Previous research has shown that people often adopt ideological belief systems that reduce their feelings of threat.
Based on these findings, the University of Kent researchers hypothesized that the bombings would cause liberals to shift moral perspectives in favor of protecting the in-group, akin to the values typically reported by political conservatives. They speculated that this shift would ultimately lead to an increase in prejudice toward the out-group among liberals.
The researchers analyzed newly available data from two nationally representative surveys, administered about six weeks before and one month after the July 7, 2005, bombings in London. The bombings, which led to the deaths of 52 people and injured 770 people, were part of an Al Qaeda attack carried out by three British-born Muslims from immigrant families and one Jamaican convert to Islam.
In the two surveys, participants rated their agreement with statements that represented four moral foundations: In-group loyalty (i.e., “I feel loyal to Britain despite any faults it may have”); authority-respect (i.e., “I think people should follow rules at all times, even when no one is watching”); harm-care (i.e., “I want everyone to be treated justly, even people I do not know. It is important to me to protect the weak in society); and fairness-reciprocity (i.e., “There should be equality for all groups in Britain”).
Participants also rated their agreement with statements about attitudes toward Muslims (e.g., “Britain would lose its identity if more Muslims came to live in Britain”) and immigrants (e.g., “Government spends too much money assisting immigrants”).
As expected, attitudes towards Muslims and toward immigrants were more negative following the attacks than before, but only among liberals, according to the study’s findings. The conservatives’ views stayed relatively constant, the researchers noted.
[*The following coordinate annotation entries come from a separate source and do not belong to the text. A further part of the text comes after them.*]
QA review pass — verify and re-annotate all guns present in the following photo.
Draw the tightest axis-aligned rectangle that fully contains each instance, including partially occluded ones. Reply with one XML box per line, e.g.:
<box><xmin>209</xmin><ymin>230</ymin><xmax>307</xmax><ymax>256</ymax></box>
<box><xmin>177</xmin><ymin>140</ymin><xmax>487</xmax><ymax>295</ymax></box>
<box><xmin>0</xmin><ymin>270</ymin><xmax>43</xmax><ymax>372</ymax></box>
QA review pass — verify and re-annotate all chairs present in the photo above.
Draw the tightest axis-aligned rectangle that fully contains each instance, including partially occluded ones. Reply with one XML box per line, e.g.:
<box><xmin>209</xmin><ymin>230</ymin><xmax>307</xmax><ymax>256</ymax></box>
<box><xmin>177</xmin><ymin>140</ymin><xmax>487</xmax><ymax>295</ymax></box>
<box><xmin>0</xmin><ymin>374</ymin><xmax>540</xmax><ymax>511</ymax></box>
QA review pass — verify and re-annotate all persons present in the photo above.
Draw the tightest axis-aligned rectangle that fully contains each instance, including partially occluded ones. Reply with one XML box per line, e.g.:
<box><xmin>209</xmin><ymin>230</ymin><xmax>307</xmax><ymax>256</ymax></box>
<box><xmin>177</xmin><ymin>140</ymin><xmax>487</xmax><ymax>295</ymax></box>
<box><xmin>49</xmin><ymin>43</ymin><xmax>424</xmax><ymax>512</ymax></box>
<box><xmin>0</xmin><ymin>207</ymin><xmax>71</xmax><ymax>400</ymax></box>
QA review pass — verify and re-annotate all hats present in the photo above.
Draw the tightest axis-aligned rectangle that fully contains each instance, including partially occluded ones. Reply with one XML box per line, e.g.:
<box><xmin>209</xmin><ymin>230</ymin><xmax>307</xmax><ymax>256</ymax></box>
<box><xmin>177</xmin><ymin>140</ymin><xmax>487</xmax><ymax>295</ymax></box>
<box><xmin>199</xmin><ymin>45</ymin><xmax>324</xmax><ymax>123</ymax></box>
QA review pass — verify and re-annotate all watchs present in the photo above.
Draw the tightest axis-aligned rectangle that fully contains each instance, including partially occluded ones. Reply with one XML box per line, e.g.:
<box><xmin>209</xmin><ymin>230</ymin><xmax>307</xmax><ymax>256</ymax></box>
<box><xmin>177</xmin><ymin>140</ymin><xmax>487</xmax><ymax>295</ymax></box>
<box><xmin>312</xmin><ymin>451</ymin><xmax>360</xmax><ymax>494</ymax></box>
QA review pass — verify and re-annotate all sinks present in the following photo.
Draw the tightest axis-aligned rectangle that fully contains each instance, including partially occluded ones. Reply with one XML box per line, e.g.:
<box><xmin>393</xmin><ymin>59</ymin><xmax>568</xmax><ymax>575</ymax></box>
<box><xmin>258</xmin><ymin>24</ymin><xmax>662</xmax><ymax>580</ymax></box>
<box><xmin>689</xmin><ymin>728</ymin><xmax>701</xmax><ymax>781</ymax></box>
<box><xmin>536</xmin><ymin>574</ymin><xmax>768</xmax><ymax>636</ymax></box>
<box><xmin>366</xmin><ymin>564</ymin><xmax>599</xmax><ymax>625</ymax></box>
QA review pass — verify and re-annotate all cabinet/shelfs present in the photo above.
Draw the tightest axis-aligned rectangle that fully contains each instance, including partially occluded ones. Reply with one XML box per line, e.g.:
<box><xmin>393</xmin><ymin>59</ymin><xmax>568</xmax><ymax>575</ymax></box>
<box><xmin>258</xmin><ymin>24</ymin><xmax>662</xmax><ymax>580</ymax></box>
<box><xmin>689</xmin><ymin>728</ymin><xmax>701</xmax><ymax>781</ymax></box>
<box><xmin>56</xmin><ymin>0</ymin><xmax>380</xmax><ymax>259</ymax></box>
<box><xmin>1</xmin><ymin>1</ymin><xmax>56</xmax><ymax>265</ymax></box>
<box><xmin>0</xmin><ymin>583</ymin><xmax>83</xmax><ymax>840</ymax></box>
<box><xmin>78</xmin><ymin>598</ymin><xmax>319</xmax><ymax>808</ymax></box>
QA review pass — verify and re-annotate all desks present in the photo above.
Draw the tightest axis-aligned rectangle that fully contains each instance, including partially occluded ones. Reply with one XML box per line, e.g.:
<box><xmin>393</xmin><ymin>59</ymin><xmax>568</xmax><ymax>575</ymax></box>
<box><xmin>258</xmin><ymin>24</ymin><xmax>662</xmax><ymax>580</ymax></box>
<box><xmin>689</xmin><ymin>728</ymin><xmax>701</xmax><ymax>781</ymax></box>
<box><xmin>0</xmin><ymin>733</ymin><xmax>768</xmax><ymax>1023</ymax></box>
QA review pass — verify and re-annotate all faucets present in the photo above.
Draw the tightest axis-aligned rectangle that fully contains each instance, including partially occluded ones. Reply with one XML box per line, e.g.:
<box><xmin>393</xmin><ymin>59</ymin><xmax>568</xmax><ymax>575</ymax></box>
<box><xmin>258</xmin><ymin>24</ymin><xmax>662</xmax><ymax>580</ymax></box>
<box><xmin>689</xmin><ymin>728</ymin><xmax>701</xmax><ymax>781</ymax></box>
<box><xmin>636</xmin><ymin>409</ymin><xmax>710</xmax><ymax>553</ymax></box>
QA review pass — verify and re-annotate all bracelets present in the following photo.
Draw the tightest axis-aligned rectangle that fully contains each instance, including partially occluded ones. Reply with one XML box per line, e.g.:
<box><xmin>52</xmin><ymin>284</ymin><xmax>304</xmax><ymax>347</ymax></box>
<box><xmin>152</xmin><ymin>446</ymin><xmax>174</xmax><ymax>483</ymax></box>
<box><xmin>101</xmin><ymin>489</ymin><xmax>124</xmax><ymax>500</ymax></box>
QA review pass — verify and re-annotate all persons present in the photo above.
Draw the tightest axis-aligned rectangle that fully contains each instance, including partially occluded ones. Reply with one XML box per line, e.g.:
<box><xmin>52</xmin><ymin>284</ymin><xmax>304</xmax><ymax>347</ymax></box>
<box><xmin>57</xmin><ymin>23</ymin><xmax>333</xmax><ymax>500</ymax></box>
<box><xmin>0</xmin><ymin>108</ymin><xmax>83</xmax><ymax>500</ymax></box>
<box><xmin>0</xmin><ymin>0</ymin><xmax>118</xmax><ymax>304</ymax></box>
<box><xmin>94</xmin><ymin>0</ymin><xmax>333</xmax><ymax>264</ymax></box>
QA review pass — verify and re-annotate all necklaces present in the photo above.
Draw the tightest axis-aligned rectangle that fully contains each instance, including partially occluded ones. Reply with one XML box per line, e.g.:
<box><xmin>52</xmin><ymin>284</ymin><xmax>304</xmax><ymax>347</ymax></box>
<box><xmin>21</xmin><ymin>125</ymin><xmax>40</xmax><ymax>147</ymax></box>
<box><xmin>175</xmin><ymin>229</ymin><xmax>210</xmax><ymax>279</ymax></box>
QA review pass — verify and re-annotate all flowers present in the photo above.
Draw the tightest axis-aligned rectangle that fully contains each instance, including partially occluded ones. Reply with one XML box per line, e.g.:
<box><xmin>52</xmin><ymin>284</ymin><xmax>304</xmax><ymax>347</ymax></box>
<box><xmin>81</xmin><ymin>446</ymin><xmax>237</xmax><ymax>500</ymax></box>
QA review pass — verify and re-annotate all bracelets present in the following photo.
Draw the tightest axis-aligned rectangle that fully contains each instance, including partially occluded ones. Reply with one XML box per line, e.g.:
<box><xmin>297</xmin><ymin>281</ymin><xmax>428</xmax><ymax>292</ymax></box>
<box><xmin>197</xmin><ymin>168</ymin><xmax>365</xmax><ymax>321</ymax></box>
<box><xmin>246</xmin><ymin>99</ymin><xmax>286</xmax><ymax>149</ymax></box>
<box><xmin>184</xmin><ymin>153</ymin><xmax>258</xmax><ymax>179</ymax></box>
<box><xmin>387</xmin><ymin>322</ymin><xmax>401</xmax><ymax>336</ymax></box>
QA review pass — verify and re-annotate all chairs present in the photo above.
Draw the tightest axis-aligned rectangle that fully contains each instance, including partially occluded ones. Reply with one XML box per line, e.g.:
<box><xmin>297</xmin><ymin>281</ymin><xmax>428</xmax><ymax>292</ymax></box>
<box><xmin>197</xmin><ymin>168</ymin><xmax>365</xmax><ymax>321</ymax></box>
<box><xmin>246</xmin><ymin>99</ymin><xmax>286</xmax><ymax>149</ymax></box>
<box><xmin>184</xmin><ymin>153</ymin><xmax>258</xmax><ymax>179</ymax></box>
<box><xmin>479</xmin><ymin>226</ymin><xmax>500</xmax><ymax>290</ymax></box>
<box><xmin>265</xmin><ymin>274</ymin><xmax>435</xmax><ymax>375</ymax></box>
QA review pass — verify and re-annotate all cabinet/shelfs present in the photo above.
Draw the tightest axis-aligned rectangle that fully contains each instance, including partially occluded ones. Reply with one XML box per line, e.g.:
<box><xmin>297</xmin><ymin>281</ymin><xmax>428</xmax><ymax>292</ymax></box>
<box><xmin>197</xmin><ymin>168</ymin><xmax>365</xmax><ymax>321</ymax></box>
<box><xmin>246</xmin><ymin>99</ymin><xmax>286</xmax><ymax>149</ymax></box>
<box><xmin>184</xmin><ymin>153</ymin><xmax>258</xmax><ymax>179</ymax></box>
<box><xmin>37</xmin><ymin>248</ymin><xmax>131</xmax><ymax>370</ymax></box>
This increased prejudice was accounted for by changes in liberals’ moral foundations. Specifically, liberals showed an increase in in-group loyalty and a decrease in fairness, and these shifts accounted for their negative attitudes toward Muslims and immigrants, the researchers reported.
The findings show that people’s moral perspectives aren’t necessarily constant — they can change according to the immediate context, the scientists said.
“For people working to tackle prejudice, it is important to be aware that terror events may have different effects on the attitudes of people who start from different political orientations,” the researchers write in the study.
Based on the findings, the researchers argue that terrorist attacks may ultimately lead conservatives to consolidate their existing priorities, making them resistant to change. At the same time, these attacks may prompt a shift in liberals’ priorities toward more prejudiced attitudes.
This shift in attitudes may be reflected in the U.K. parliament’s recent decision, following the November 2015 attacks in Paris, to approve bombing missions in Syria — a reversal of its decision in 2013, the researchers noted.
They point out that the greatest change in voting occurred among Labour Members of Parliament, who fall on the left end of the political spectrum. They showed a 20 percent increase in support for the bombing missions from 2013 to 2015, the researchers said.